▶ Source data
>>>
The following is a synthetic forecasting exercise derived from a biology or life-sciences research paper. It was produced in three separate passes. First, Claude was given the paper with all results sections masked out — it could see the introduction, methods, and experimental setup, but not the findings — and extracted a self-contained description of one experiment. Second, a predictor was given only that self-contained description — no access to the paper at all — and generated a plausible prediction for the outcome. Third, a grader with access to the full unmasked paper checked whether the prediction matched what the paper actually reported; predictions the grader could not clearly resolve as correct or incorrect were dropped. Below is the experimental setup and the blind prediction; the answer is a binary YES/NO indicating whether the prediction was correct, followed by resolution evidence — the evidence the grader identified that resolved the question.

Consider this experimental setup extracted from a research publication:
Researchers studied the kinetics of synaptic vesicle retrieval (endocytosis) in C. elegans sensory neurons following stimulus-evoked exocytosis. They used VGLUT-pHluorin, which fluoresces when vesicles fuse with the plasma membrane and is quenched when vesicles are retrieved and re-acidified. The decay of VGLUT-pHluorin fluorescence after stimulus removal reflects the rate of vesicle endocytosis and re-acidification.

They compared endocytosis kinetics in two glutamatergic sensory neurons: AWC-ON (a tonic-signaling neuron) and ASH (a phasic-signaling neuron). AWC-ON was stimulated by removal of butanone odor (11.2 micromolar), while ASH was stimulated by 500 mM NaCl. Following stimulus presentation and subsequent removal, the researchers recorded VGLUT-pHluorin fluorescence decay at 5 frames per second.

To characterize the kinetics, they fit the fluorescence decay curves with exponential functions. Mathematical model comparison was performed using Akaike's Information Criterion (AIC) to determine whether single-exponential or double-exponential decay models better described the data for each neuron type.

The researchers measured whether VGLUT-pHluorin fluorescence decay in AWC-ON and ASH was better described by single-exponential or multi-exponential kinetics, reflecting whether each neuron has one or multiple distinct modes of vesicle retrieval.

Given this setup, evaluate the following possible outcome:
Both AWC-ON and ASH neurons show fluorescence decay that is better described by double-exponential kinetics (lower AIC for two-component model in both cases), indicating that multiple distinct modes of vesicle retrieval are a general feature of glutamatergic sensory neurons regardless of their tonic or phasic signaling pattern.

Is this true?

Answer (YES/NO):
<<<
▶ Required work
If a line of the material contains the word "double", count it; please reply with the total and nothing more.

▶ Exercise output
2